Collect each line of the records that contains the string "fill". Case matters.

Dataset items:

------------------------------------------------

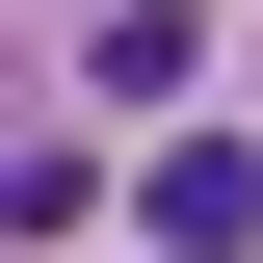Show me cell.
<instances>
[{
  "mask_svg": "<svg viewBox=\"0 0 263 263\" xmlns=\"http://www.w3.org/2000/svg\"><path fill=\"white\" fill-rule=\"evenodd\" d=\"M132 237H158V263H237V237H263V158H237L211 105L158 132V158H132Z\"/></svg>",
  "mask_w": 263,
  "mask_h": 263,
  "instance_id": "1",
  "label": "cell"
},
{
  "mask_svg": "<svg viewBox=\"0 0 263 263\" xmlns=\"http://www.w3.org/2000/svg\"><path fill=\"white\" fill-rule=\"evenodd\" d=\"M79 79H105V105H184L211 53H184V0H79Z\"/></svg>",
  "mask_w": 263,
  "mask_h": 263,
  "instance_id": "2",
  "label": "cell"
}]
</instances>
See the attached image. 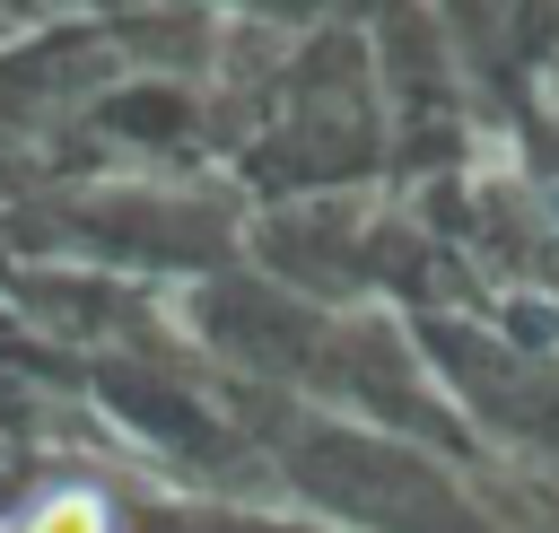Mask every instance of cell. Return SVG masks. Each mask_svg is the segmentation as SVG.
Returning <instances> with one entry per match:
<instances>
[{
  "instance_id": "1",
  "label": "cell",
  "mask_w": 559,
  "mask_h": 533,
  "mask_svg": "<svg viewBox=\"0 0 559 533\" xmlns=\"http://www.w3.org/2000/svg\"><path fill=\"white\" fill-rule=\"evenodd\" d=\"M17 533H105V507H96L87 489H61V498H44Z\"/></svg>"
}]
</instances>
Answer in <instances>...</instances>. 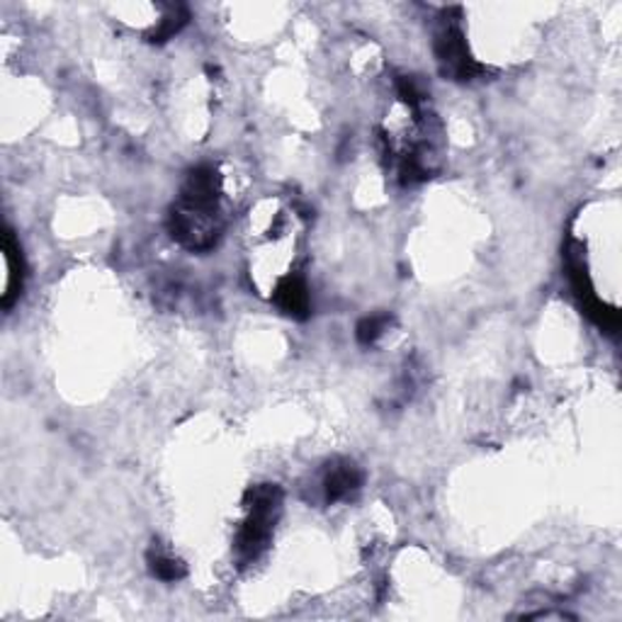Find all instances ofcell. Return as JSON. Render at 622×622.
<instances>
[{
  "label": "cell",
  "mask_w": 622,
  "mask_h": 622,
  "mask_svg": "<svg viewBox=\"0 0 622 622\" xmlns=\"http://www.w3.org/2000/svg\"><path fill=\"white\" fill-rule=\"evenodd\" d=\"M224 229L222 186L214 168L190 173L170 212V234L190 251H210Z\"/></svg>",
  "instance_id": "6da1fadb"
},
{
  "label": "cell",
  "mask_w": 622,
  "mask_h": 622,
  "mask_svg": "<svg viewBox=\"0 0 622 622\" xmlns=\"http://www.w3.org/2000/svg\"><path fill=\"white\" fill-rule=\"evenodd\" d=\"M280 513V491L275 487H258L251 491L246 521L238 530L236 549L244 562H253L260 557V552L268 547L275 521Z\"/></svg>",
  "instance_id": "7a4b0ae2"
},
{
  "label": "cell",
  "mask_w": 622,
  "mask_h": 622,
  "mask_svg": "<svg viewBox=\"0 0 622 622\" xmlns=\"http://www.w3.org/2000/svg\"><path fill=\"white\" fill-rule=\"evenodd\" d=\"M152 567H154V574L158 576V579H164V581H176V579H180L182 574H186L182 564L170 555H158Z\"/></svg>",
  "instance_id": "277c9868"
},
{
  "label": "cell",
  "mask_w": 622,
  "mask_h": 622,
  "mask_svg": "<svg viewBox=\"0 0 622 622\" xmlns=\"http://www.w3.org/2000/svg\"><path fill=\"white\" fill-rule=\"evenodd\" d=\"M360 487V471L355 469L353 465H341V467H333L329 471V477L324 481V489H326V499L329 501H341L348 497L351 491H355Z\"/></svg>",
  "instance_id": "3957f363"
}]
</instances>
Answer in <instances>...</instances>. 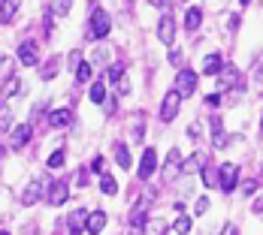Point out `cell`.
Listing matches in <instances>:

------------------------------------------------

Result for this exercise:
  "mask_svg": "<svg viewBox=\"0 0 263 263\" xmlns=\"http://www.w3.org/2000/svg\"><path fill=\"white\" fill-rule=\"evenodd\" d=\"M132 237H158V263H237V237H263V158H237L211 105L158 132V158H132Z\"/></svg>",
  "mask_svg": "<svg viewBox=\"0 0 263 263\" xmlns=\"http://www.w3.org/2000/svg\"><path fill=\"white\" fill-rule=\"evenodd\" d=\"M79 79H105V105H184L211 53H184V0H79Z\"/></svg>",
  "mask_svg": "<svg viewBox=\"0 0 559 533\" xmlns=\"http://www.w3.org/2000/svg\"><path fill=\"white\" fill-rule=\"evenodd\" d=\"M17 533H105V507H96L87 489H61V498H44Z\"/></svg>"
  "mask_svg": "<svg viewBox=\"0 0 622 622\" xmlns=\"http://www.w3.org/2000/svg\"><path fill=\"white\" fill-rule=\"evenodd\" d=\"M224 229L222 186L214 168L190 173L170 212V234L190 251H210Z\"/></svg>",
  "mask_svg": "<svg viewBox=\"0 0 622 622\" xmlns=\"http://www.w3.org/2000/svg\"><path fill=\"white\" fill-rule=\"evenodd\" d=\"M280 513V491L275 487H258L251 491L246 521L238 530L236 549L244 562H253L260 557V552L268 547L275 521Z\"/></svg>",
  "mask_svg": "<svg viewBox=\"0 0 622 622\" xmlns=\"http://www.w3.org/2000/svg\"><path fill=\"white\" fill-rule=\"evenodd\" d=\"M152 567H154V574L158 576V579H164V581H176V579H180L182 574H186L182 564L170 555H158Z\"/></svg>",
  "mask_svg": "<svg viewBox=\"0 0 622 622\" xmlns=\"http://www.w3.org/2000/svg\"><path fill=\"white\" fill-rule=\"evenodd\" d=\"M360 487V471L355 469L353 465H341V467H333L329 471V477L324 481V489H326V499L329 501H341L348 497L351 491H355Z\"/></svg>",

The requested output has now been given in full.